- Promotional poster
- Screenplay by: Elle Triedman
- Story by: Sterling Anderson
- Directed by: Michel Poulette
- Starring: Nina Dobrev; Dillon Casey; Polly Draper;
- Composer: Luc St. Pierre
- Countries of origin: Canada; United States;
- Original language: English

Production
- Producers: Neil Bregman; Jesse Prupas; David J. Patterson;
- Cinematography: Stephen Reizes
- Editor: Denis Papillon
- Running time: 90 minutes
- Production companies: Muse Entertainment; Sound Venture Productions; Granada America;

Original release
- Network: Lifetime
- Release: July 9, 2007

= Too Young to Marry =

2007 television film by Michel Poulette

Too Young to Marry is a 2007 romantic comedy-drama television film directed by Michel Poulette and based on a story by Elle Triedman. It involves two 17-year-olds, Max Doyle (Dillon Casey) and Jessica Carpenter (Nina Dobrev), who think that they are in love and decide to get married, despite their parents' disapproval. Shortly afterward, the two begin to realize they have very different views on the future.

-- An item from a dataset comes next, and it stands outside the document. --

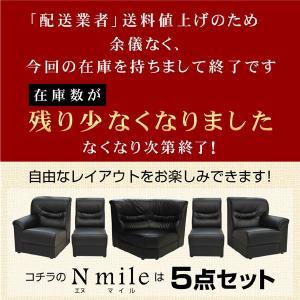 ソファー コーナーソファー 応接5点セット N・マイル(N・Mile)-ART|kagu-try|02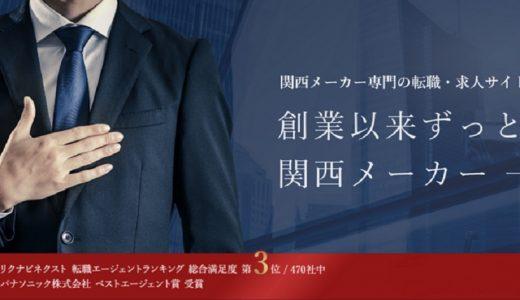 【大阪本社】実力主義で高年収&自由な働き方ができる人材会社 / ㈱タイズ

The film also features Polly Draper, Allison Graham, Anna Hopkins, James O'Regan, and Amanda Tilson. Too Young to Marry premiered in the United States on Lifetime on July 9, 2007.

==Plot==
In Connecticut, Max and Jessica are a high school couple and very much in love after meeting as freshmen. Max has an interest in construction, while Jessica's ambition is to be an orthopedic surgeon. Jessica lives with her mother and younger sister. She must contend with the aftermath of her parents' acrimonious divorce. She still believes in the meaning of true love when she allows Max to sneak into her bedroom so that the couple can spend more time together. Their plan is to attend Harvard University.

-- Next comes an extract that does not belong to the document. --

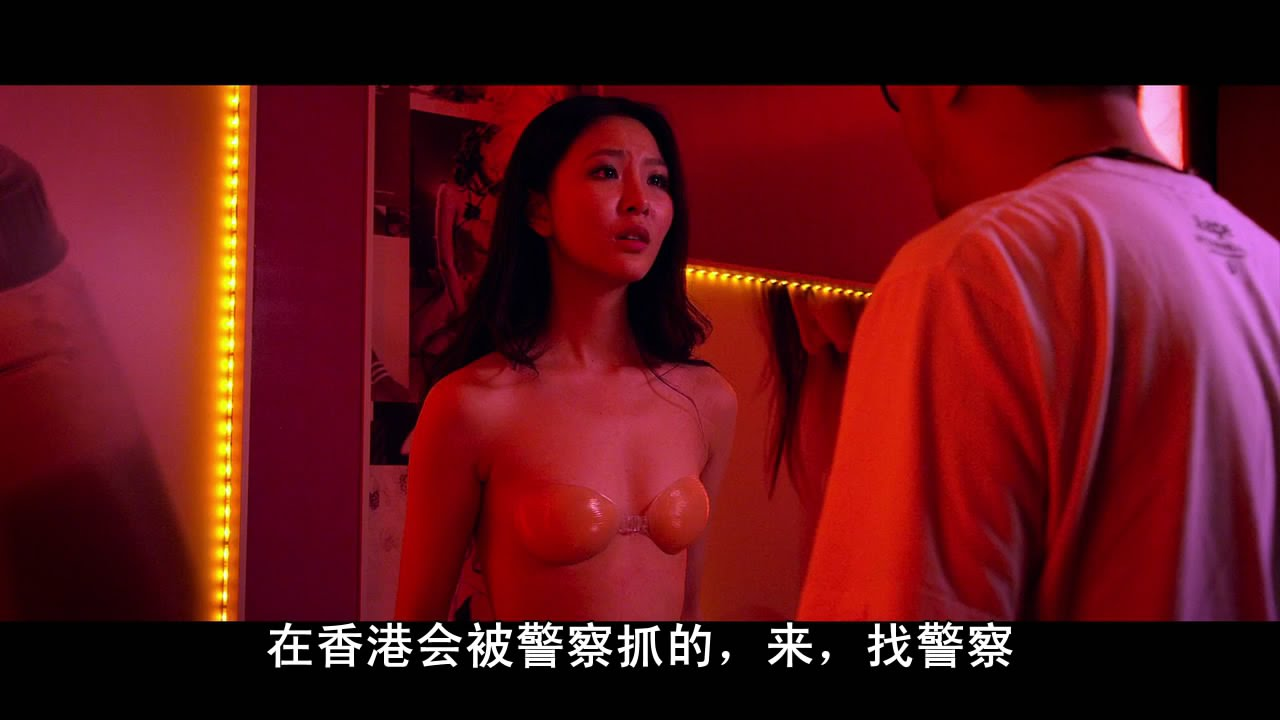Very valuable Hongkong sex scene naked can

When Jessica's father, Roger, reveals that his girlfriend, Kelly, is pregnant and they are going to get married, Jessica and her sister are shocked and disgusted. Jessica's father expects his older daughter to tell his ex-wife of the impending marriage. When Jessica sees her mother arrive home after a bad date with a philatelist, she does not reveal to her what her father has told her.

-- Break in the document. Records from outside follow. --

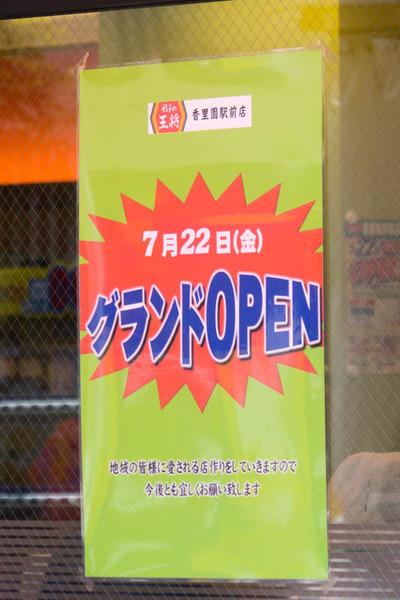 餃子の王将-1607223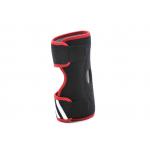 Фиксатор для колена регулируемый ADSU-12222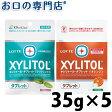 【あす楽】キシリトールタブレット オレンジ/クリアミント 35g×5袋【メール便2セットまでOK】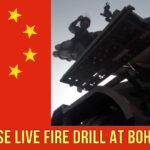 Chinese Live Fire Drill At Bohai Bay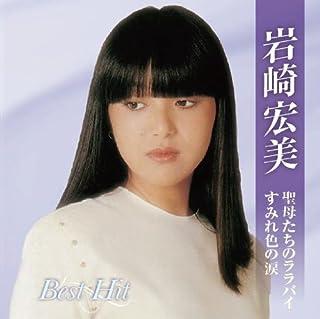 岩崎宏美 ベスト BHST-129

Jessica discovers that Harvard has accepted her. She and Max are ecstatic. The couple are then less than enthusiastic when Jessica and Max learn that Harvard has deferred Max's acceptance. Matters improve for the couple when Max proposes to Jessica on Valentine's Day. He feels that he has never been more sure of anything and that they are ready to spend the rest of their lives together. He loves his fiancé because of her optimistic attitude, the fact that she is headstrong and her ability to make things work. Jessica immediately accepts and feels that in spite of the proposal, she will still attend Harvard.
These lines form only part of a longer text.